Where to find this report

In Merzio Admin, open Product assistant analytics and choose a period:

  • 7 days
  • 30 days
  • 90 days
  • 365 days

For meaningful decisions, compare equivalent periods (for example last 30 days vs previous 30 days).

How to read the assistant funnel

Typical shopper flow:

  1. Impression - assistant is shown.
  2. Start - shopper begins the flow.
  3. Result view - shopper reaches final results.
  4. Product click / Add to cart - product interaction.
  5. Purchase / Assisted purchase - purchase attributed to assistant influence.

If you lose users between impression and start, the issue is often first-step clarity or placement. If drop-off is between start and result view, question design or overly strict rules are usually the cause.

Meaning of overview cards

  • Impressions - assistant visibility count.
  • Starts - how many times the assistant flow started.
  • Result views - how many times shoppers reached final results.
  • Add to cart - add-to-cart actions from assistant context.
  • Purchases - total purchases attributed to assistant channel.
  • Assisted purchases - purchases where assistant contributed to the path.

Key ratios:

  • Start rate = starts / impressions x 100
  • Result view rate = result views / starts x 100

Start rate can be above 100% in specific cases.

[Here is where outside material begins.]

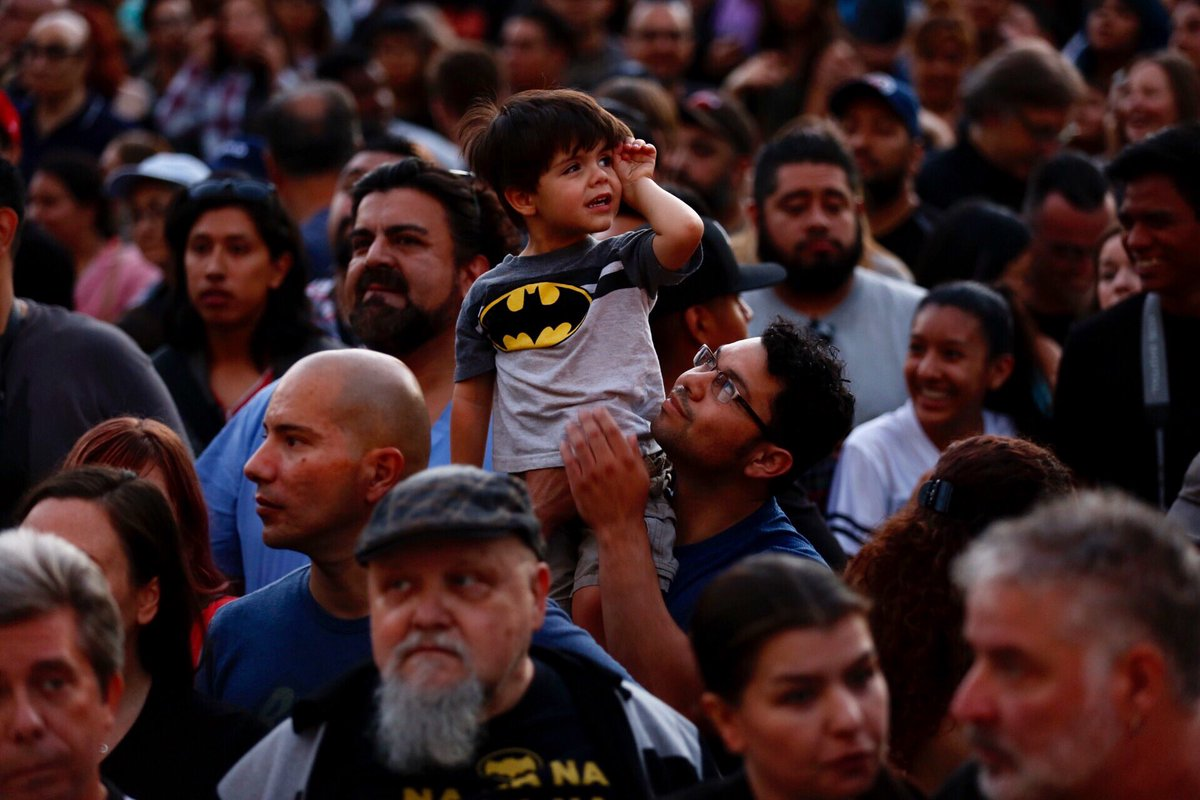 Artemio Rangel, 34, and son Roan wait for the Bat signal during a tribute to Adam West at L.A. City Hall on June 15. (Francine Orr / Los Angeles Times)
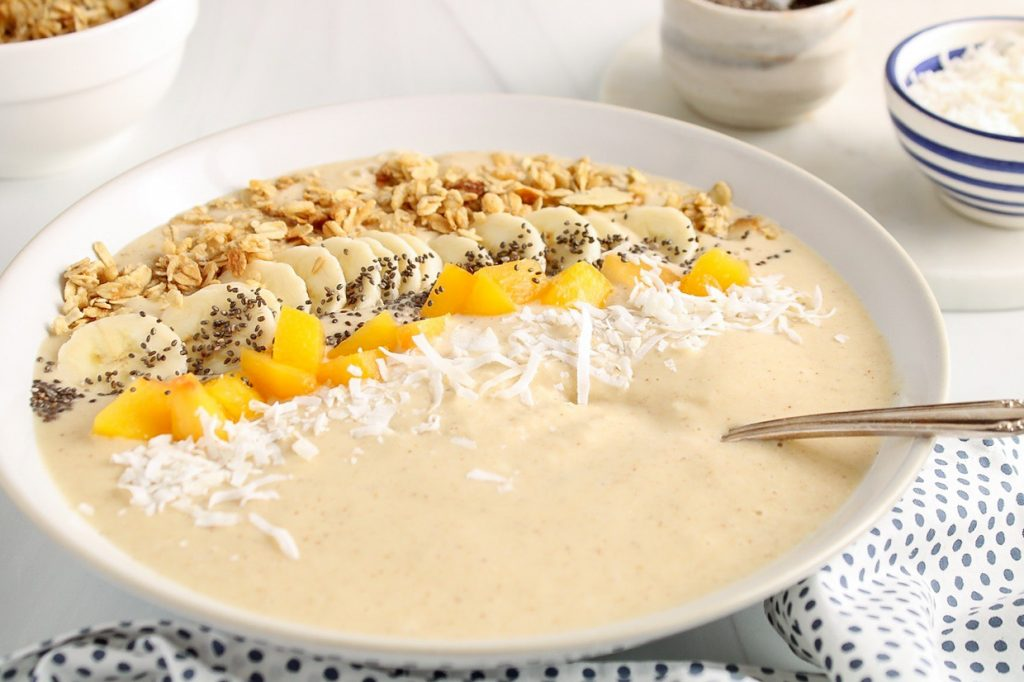 Showing is a peach oatmeal smoothie bowl topped with granola, peaches, coconut flakes, bananas and chia seeds. There are a few bowls in the background with more chia seeds, coconut and granola.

This can be expected for event-count based reporting.

Purchase vs assisted purchase

  • Purchase: direct purchase attribution from assistant interaction for the product.
  • Assisted purchase: assistant influenced the path, but was not the sole direct action.

How to interpret:

  • high purchase suggests strong direct conversion influence,
  • high assisted purchase suggests the assistant is valuable in discovery and consideration.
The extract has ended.